From NK News, here's an excerpt from Benjamin R. Young's piece discussing how marijuana is actually an encouraged alternative to tobacco in North Korea.
There is no taboo around pot smoking in the country – many North Koreans know the drug exists and have smoked it. In North Korea, the drug goes by the name of ip tambae or “leaf tobacco.”
Despite the fact the government does not crackdown on the use of the marijuana (or opium) and its prevalence amongst the common people, all you groups of dreadlocked California hippies and Burning Man festival survivors hoping to book yourselves onto a spliff-sampling tour after reading this are likely to be disappointed. If a Western tourist asks his or her guide where is the best place to get the “special plant,” as it is euphemistically referred to, the guide will most likely eschew the question. They’re likely well enough educated in Western legal attitudes towards marijuana to not feel the need to promote anything that might draw any more negative press.
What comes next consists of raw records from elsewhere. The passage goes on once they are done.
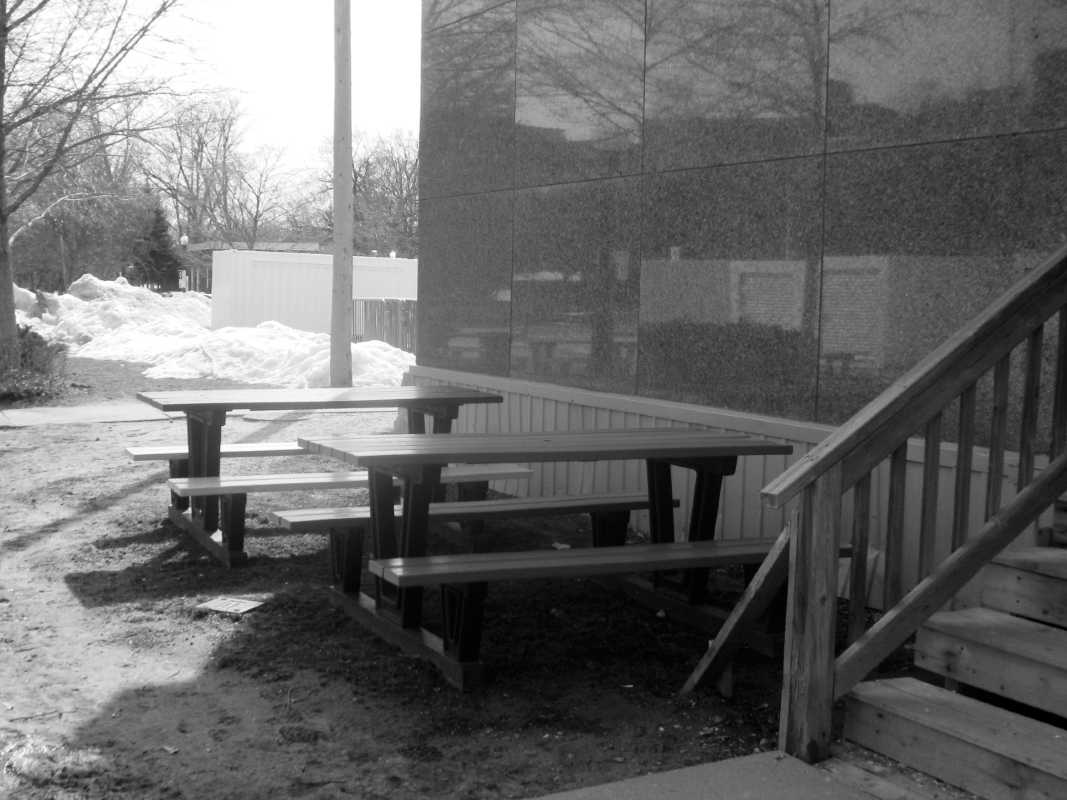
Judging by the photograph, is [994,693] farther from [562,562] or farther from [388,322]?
[388,322]

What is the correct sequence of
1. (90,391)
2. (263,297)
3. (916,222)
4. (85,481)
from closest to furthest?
(916,222) → (85,481) → (90,391) → (263,297)

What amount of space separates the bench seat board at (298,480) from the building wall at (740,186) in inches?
37.3

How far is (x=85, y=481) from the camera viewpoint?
1011 centimetres

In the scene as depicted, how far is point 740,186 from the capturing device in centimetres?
719

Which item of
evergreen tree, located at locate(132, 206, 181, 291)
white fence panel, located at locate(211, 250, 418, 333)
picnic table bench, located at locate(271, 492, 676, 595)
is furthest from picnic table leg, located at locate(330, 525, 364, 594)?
evergreen tree, located at locate(132, 206, 181, 291)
The reason for smoking weed in North Korea differs from America. In North Korea, you don’t smoke weed purely to get high and laugh at your own hand, you do it to save money and as a break from the ubiquitous cheap local cigarettes that do more damage than good. In the black markets of North Korea, marijuana is sold at a cheap price and is easily obtainable in some areas. Therefore, the drug is especially popular among the lower classes of North Korean society. After a day of hard manual labor, it is common for North Korean workers to smoke marijuana as a way to relax and soothe tight or sore muscles.
One of the great bits of North Korean mythology we’ve all heard a million times is that citizens may not fold their newspapers lest they accidentally fold a picture of the leaders. But luckily not every page features those powerful, attention-seeking bossmen, so all the paper’s more easily recyclable parts (sports, weather, TV listings) end up being used to roll up tobacco and marijuana.
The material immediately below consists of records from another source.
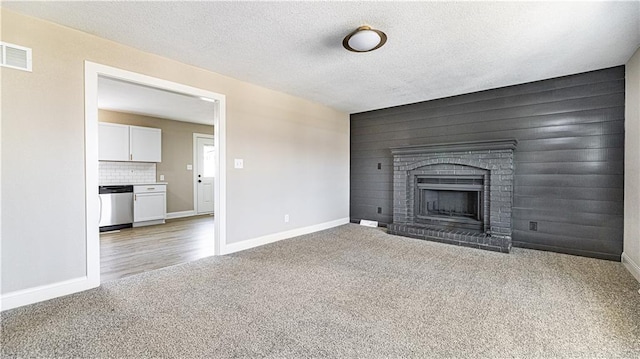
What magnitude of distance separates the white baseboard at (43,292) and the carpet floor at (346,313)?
0.10m

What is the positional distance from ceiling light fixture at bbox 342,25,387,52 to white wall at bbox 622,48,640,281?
2838mm

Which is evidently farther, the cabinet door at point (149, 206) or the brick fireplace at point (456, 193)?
the cabinet door at point (149, 206)

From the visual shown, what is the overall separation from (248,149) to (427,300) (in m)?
2.93

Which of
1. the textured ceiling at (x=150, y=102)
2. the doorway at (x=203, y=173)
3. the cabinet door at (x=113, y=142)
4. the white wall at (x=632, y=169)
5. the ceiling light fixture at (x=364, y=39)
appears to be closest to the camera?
the ceiling light fixture at (x=364, y=39)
The Rodong Sinmun newspaper is the favored rolling paper of many North Korean smokers, it is cut up into squares then rolled into small, cone-shaped spliffs. A source confirmed to NK NEWS that they had found a half lit joint on the ground in a rural area of the country with the Rodong Sinmunused as the rolling paper. The same source noted that, although it is easy to get hold of, the weed in North Korea isn’t actually that strong. Another reason for Californian hippies to stay at home, then.
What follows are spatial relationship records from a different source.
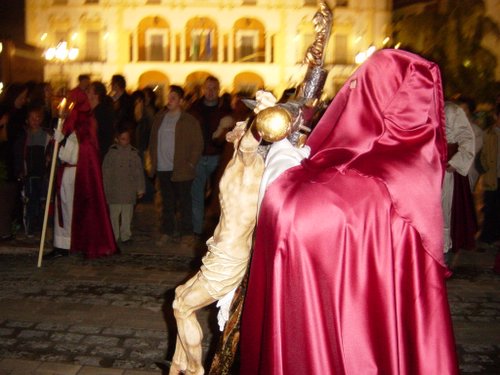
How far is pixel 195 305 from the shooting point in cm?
304

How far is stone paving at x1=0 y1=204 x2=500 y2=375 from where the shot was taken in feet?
14.2

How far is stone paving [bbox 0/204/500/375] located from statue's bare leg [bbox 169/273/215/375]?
796mm

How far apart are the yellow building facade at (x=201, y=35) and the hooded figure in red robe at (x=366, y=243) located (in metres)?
41.8

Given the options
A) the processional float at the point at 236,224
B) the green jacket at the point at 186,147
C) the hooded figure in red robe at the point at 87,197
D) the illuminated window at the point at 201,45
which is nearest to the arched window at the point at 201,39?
the illuminated window at the point at 201,45

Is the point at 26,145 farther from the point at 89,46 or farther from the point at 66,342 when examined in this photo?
the point at 89,46

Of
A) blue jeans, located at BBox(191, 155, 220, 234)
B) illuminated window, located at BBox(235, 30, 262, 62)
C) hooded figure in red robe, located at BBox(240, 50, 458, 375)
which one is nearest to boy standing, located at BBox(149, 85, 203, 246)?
blue jeans, located at BBox(191, 155, 220, 234)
Weed grows naturally on the Korean peninsula and although marijuana sprouts wildly around Chongjin for anyone to pick casually, near the outskirts areas do appear to be being cultivated more formally. The herb is commonly grown in the private gardens of many North Koreans: an American who travels every year to North Korea commented on Reddit that, “We came to a garden one day and took one look and said, ‘that is weed!’ We went over and sure enough they were growing marijuana. I had heard it is used for medicine but finding it was interesting.”
Reports of marijuana use date right back to the formation of the nation as it exists today. After the Korean War, U.S. soldiers commonly plucked the herb from the DMZ areas near the North Korean border and smoked it, with stories of tents being ‘hotboxed’ by tired fighters now a common recollection in the folklore of the difficult era.
Meanwhile back in the West, with the recent legalization of marijuana in Washington state and Colorado, some Americans are clamoring for legalization of the herb across the whole country. While this remains a controversial issue, the fact that marijuana appears to be commonly used in North Korea as a casual, cheap escape from an otherwise tight controlled society suggests that for all the other worries they have to put up with, they do enjoy at least one perk denied to people like me living here in “The Land of the Free, Home of the Brave.”